TO DO: Which lines of the data contain the string "site"? Show each of them.

Saved data entries
_ _ _ _ _ _ _

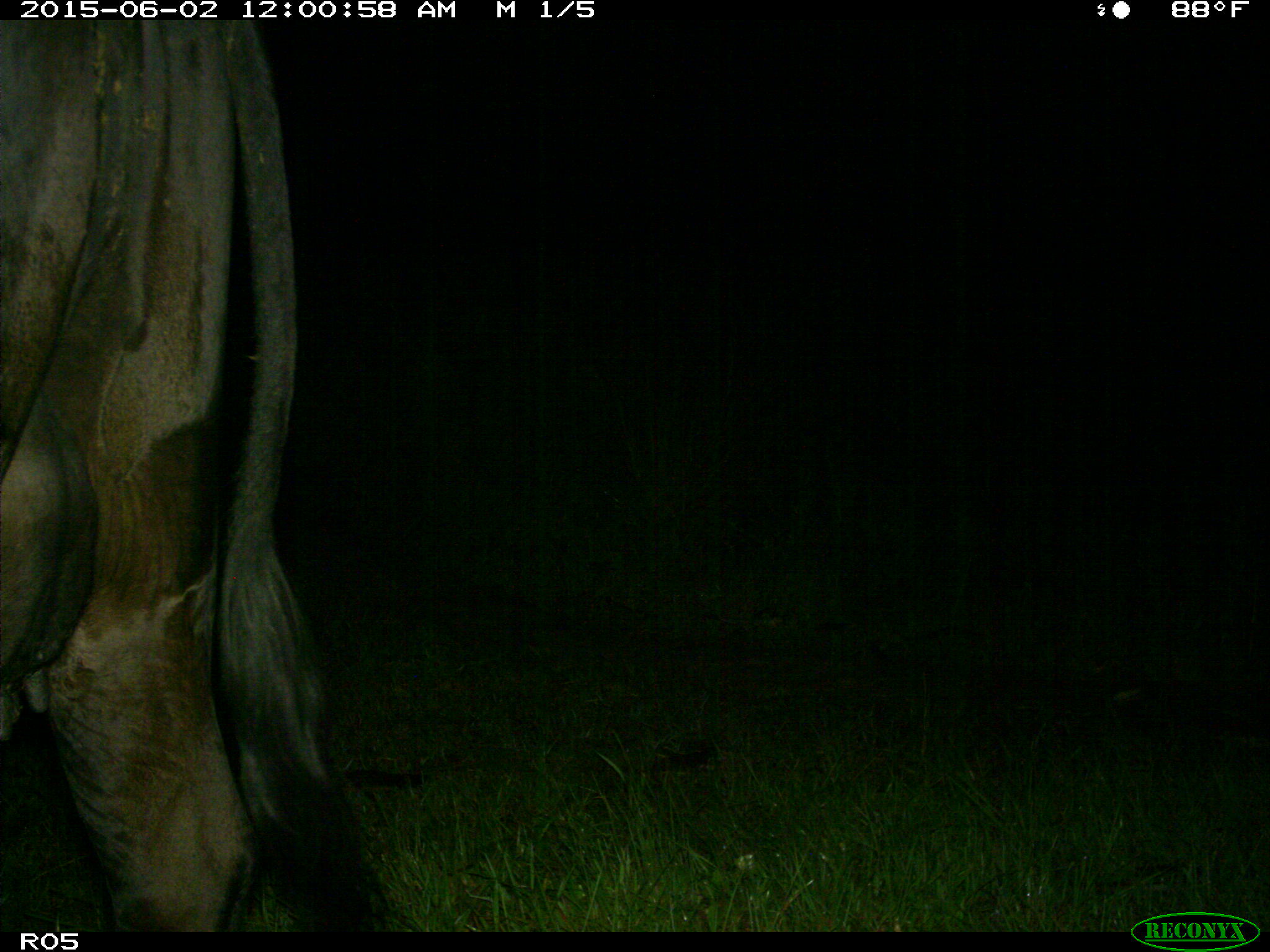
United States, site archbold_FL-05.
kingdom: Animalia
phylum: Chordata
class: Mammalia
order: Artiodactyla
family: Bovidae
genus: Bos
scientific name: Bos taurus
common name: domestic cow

_ _ _ _ _ _ _

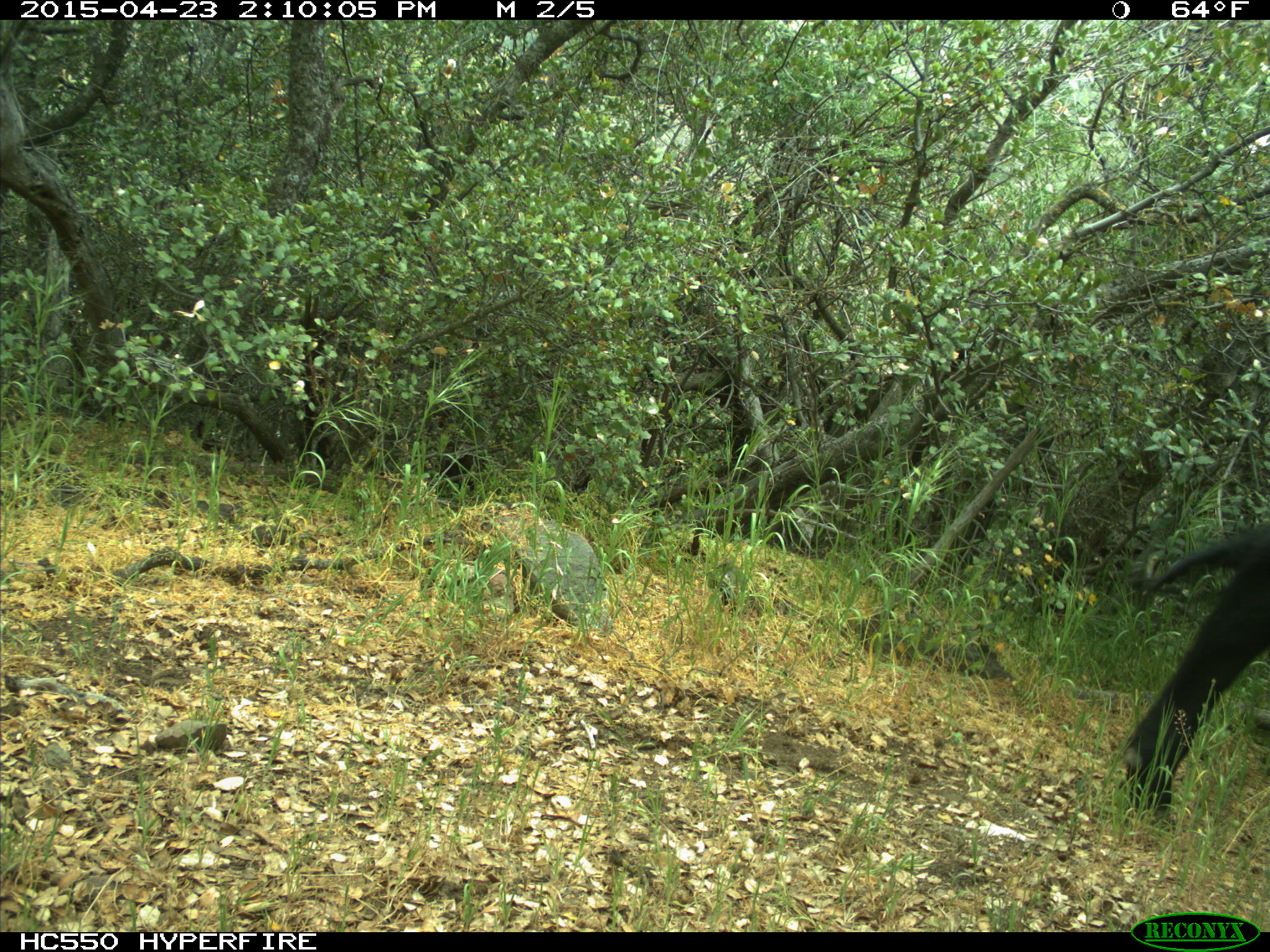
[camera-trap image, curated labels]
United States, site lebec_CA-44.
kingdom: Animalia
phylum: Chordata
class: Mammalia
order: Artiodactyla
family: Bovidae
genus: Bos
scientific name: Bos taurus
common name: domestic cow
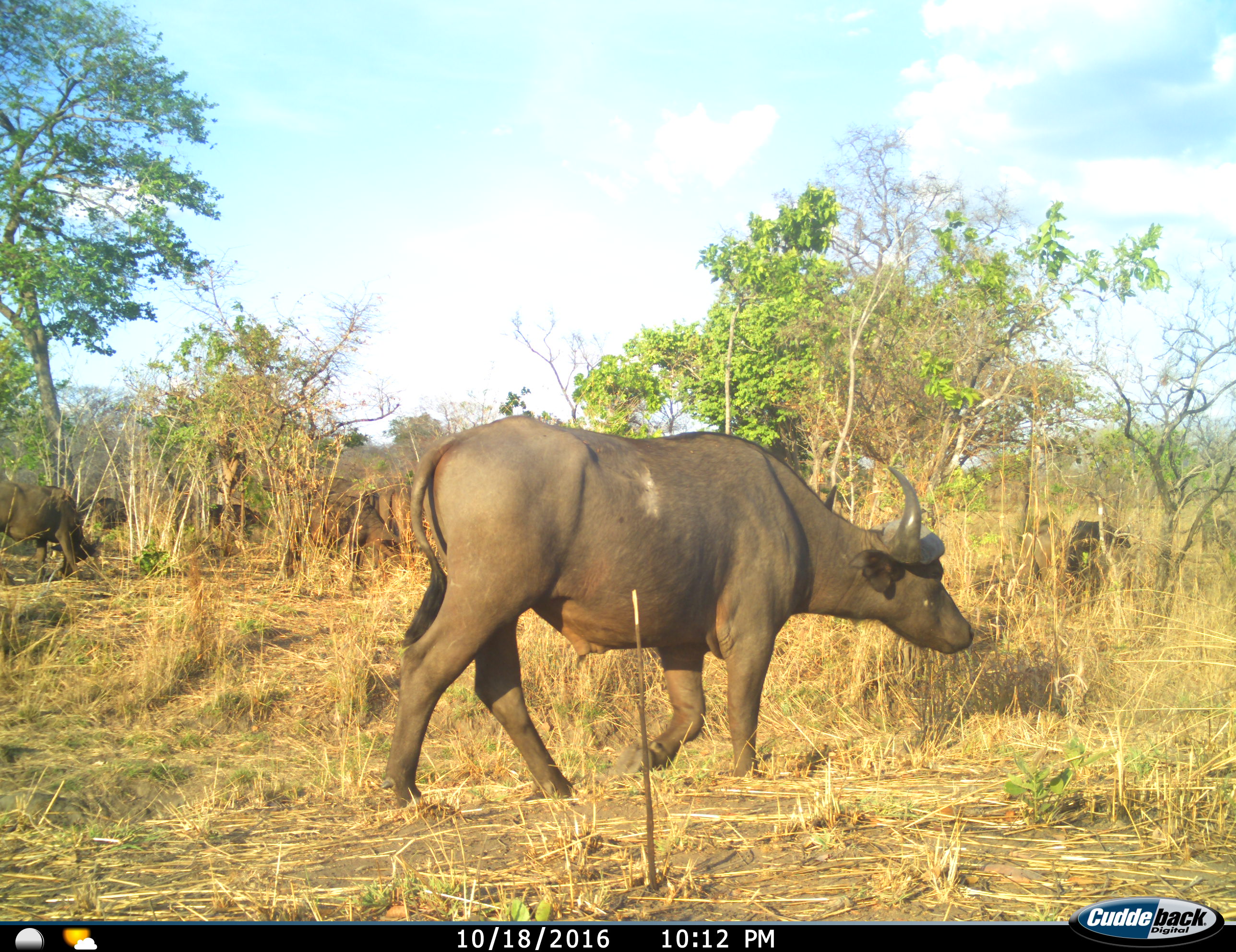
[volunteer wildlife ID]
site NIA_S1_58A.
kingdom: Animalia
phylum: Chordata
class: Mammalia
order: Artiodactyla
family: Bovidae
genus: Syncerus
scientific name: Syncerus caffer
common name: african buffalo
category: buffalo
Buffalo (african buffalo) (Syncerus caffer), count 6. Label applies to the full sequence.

_ _ _ _ _ _ _

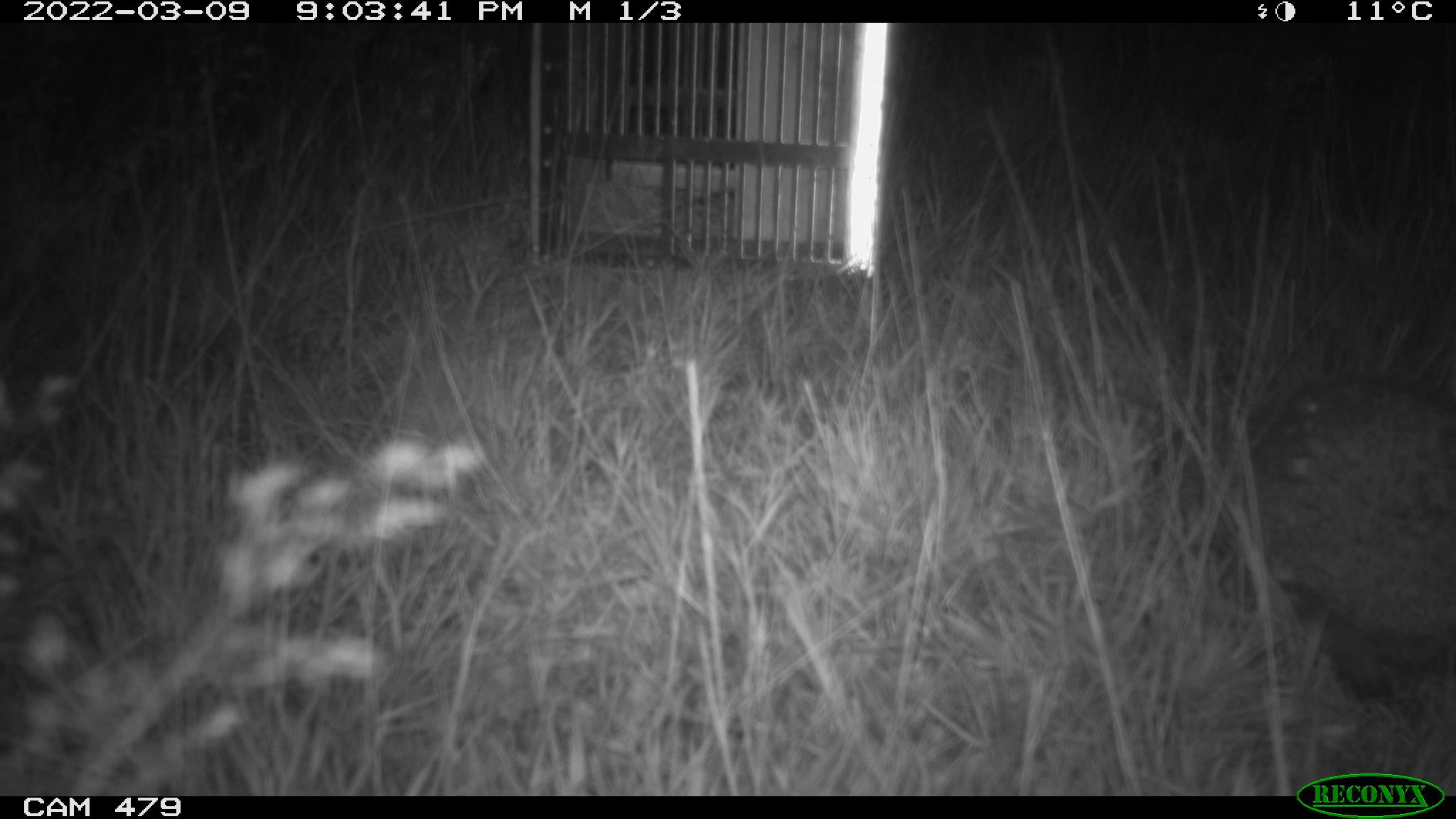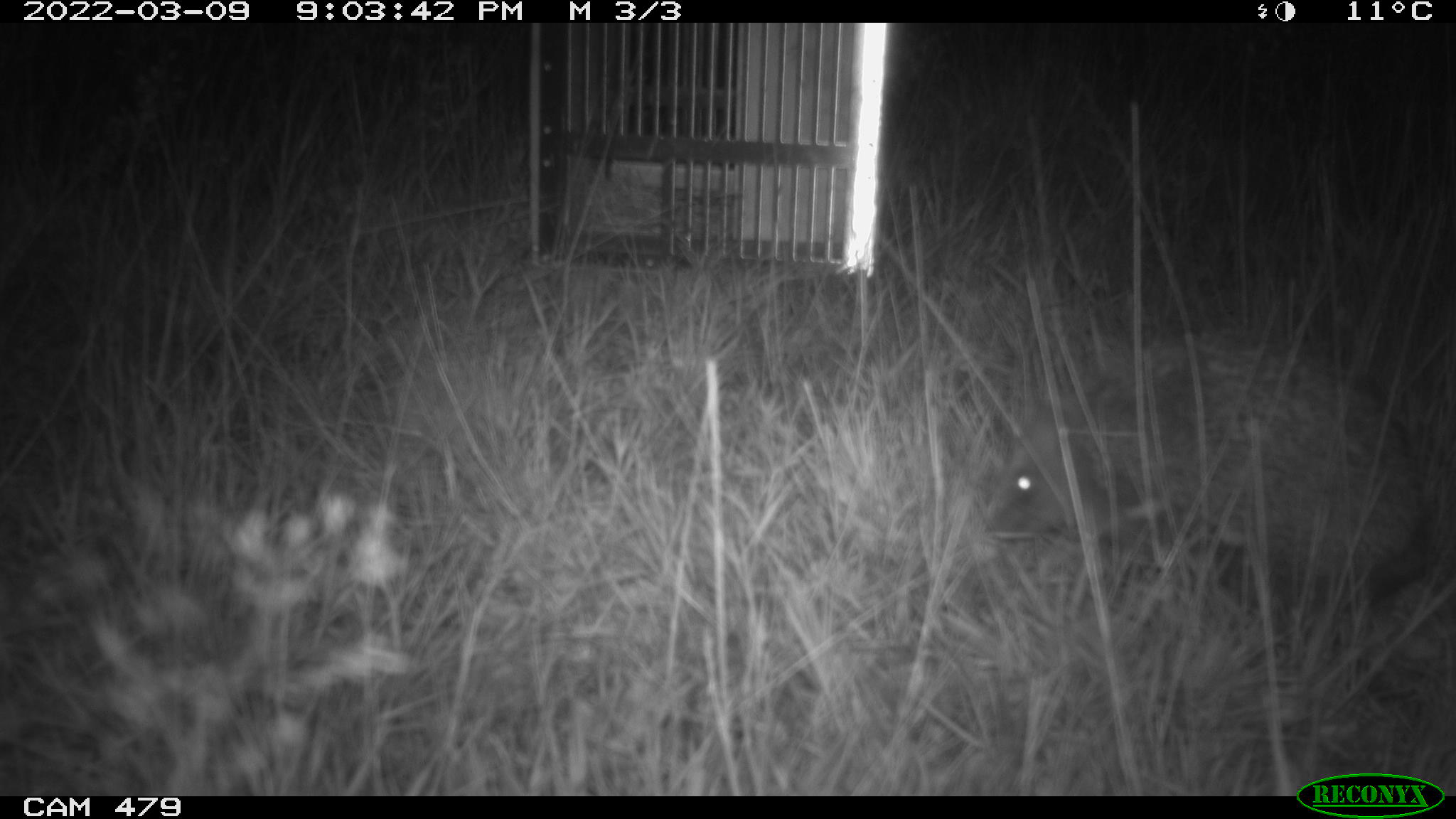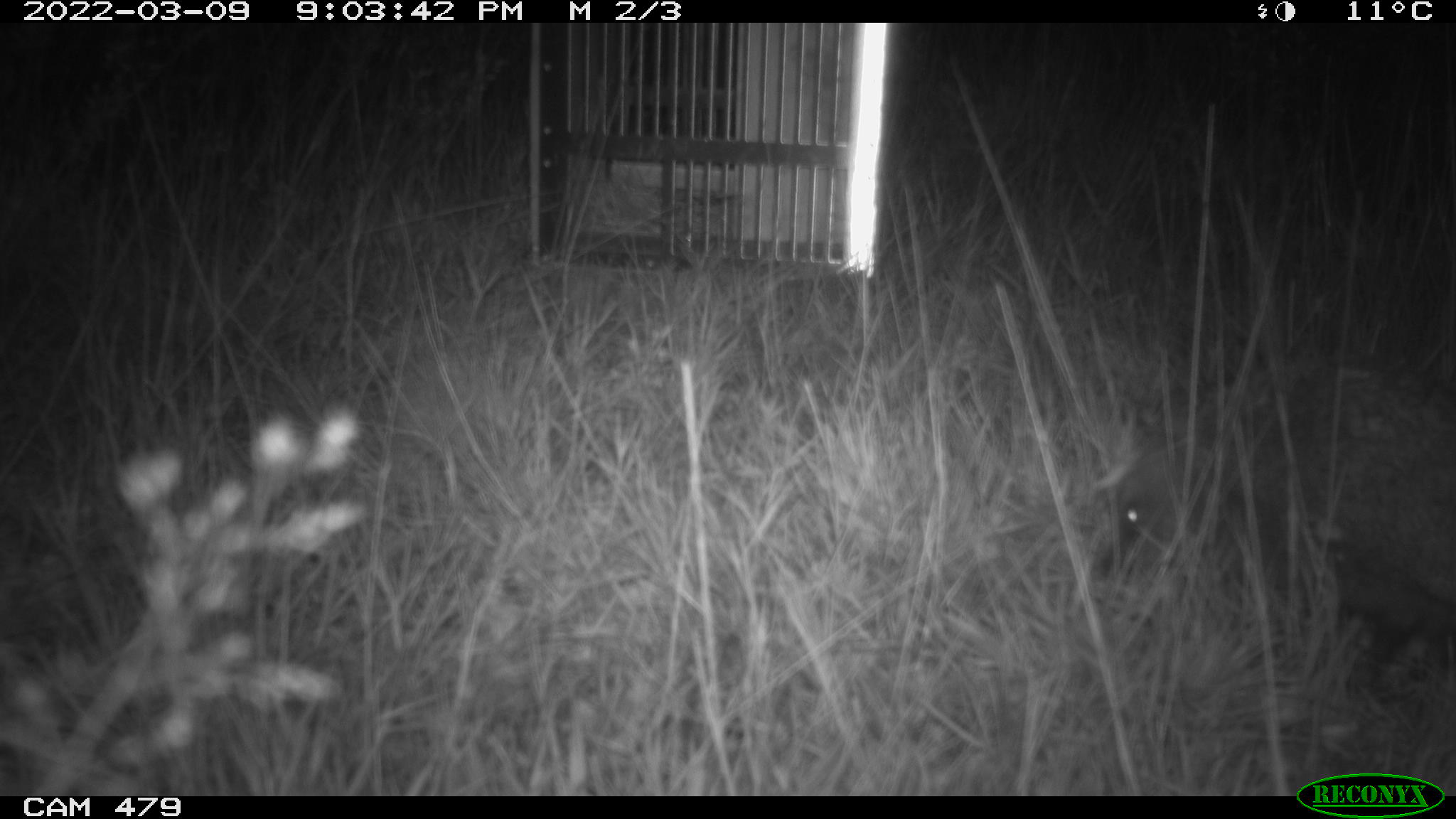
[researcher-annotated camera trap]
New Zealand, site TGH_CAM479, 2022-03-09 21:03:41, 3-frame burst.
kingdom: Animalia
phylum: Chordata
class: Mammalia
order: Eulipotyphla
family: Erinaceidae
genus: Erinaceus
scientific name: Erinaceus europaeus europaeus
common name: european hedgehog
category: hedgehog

_ _ _ _ _ _ _

EXPECTED ANSWER:
United States, site archbold_FL-05.
United States, site lebec_CA-44.
site NIA_S1_58A.
New Zealand, site TGH_CAM479, 2022-03-09 21:03:41, 3-frame burst.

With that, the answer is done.